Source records
• • • • •
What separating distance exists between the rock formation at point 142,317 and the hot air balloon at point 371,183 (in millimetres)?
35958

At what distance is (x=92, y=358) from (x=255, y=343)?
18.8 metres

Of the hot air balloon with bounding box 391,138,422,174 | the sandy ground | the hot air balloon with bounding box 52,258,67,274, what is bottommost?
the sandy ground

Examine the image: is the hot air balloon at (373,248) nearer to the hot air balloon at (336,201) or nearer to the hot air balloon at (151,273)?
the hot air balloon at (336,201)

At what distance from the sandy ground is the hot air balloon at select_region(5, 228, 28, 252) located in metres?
• • • • •
# [TASK]
Rename "rock formation" to "stone outcrop" throughout the source records and leave everything else unchanged.

# [EXERCISE RESPONSE]
What separating distance exists between the stone outcrop at point 142,317 and the hot air balloon at point 371,183 (in millimetres)?
35958

At what distance is (x=92, y=358) from (x=255, y=343)?
18.8 metres

Of the hot air balloon with bounding box 391,138,422,174 | the sandy ground | the hot air balloon with bounding box 52,258,67,274, what is bottommost?
the sandy ground

Examine the image: is the hot air balloon at (373,248) nearer to the hot air balloon at (336,201) or nearer to the hot air balloon at (151,273)?
the hot air balloon at (336,201)

At what distance from the sandy ground is the hot air balloon at select_region(5, 228, 28, 252) located in metres?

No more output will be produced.